Network With Your Local Card Dealers
Probably one of the more unused and underrated methods is the old school method of networking. Talk to your local card dealers. Go visit a local card show and walk around talking to dealers. Let them know that you’re a serious collector looking to buy vintage cards. If you have a specific set or card or player in mind let them know.
When something comes to them, they will know where to turn in order to get the cards sold. Now this method probably won’t lead to any ‘steals’ but if you’re willing to be fair about pricing, you likely will get what you’re looking for at a very nice discount off the retail value of the cards.
We’ve put together a list of some vintage cards store locations. Please let us know if you know of any other physical card stores that specialize in selling vintage cards.
Follow Vintage Card Forums
There are several great vintage card forums online that have buy/sell/trade sections. I’ve often found some cards via this method and can be a great way to build a collection. One is the Net54 Buy/Sell Trade section. The great part is that the forums are split into different card categories–such as T206 Buy/Sell Trade or Pre War Buy/Sell Trade as just two examples. Like anything, try to take a look at a posters past reputation, even sometimes I’ll do a search on their username to see what they’ve posted in the past. Mostly, I’ve had a good experience at Net54.
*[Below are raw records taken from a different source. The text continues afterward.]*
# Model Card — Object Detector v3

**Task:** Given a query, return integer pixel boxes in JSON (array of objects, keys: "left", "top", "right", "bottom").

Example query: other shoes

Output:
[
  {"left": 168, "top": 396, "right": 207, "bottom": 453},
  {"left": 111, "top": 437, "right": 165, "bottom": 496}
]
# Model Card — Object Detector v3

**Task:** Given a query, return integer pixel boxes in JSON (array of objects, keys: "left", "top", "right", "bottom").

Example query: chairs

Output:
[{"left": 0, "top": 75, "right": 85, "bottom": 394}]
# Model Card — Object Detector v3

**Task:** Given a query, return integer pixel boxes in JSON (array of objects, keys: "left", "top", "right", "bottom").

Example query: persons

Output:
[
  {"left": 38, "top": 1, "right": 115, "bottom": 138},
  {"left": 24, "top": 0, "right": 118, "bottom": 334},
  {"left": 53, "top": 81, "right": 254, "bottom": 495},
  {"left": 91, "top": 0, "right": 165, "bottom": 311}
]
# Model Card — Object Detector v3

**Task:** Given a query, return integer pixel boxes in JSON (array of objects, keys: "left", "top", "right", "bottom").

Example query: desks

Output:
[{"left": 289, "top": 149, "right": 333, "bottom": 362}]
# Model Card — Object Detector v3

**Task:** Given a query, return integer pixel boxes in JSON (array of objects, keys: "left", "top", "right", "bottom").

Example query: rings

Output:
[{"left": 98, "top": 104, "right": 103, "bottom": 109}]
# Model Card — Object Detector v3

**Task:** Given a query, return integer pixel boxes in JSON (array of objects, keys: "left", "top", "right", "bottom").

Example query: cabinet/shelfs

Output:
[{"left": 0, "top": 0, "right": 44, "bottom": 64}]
Also, Blowout Forums has a forum marketplace, which tends to be a little bit more focused towards newer cards, but there is a specific vintage forum for those looking to buy/sell or trade vintage cards.
Buy Raw and Get Graded
Buying raw cards brings upon added risk, especially for some of the highest profile and in turn most counterfeited cards. But if you’re willing to get educated (oh btw our guide to counterfeit vintage cards is a great start) then it very well could be one of your best ways to buy vintage cards at a discount.
There are two keys to this proposition; one is that you can 100% determine if a card is fake or real, and two, is that you can accurately determine what a card might receive for a grade from PSA or SGC. The first part is the most important, because if it’s fake, it’s game over–you’re out whatever you invested into the card.
The second part is less important but can be the reason you either lose money or make money on a deal. Raw cards normally trade at a discount to their equivalent graded counterparts. And this makes sense; first it costs money and time to get something graded. Also, there is a risk regarding authenticity and any potential card altering. Plus there is never any guarantee as to what grade might be assigned to a card.
Evaluate the Bottom Line – Conservative Case vs Optimistic Case
So, let’s say you see a card for $100 that looks like it would be a PSA 6 to you. But you’re not positive it would get a 6, but your most bottom of the barrel conservative estimate is that the card would absolutely grade a PSA 5. (Note if you need any grading tips, be sure to see our grading guide) A PSA 5 card would be valued at around $150, but a PSA 6 is worth around $300. Now we know that there are costs involved with grading and time involved so our low conservative grading estimate (considering grading costs $20) would still put us in the positive by $30 ($150 – $100 – $20) or we’d have about $180 in added value if it graded out a PSA 6.
Thus, either way it would be a profitable situation, just up to you as to whether you want to assume the risk for a $30 gain on the low end or a $180 on the higher, more bullish grade. It’s one example, but hopefully it helps clarify my point. There is potential in finding ungraded cards at a steep discount compared to what they would be worth if graded. Sometimes the risk is worth taking.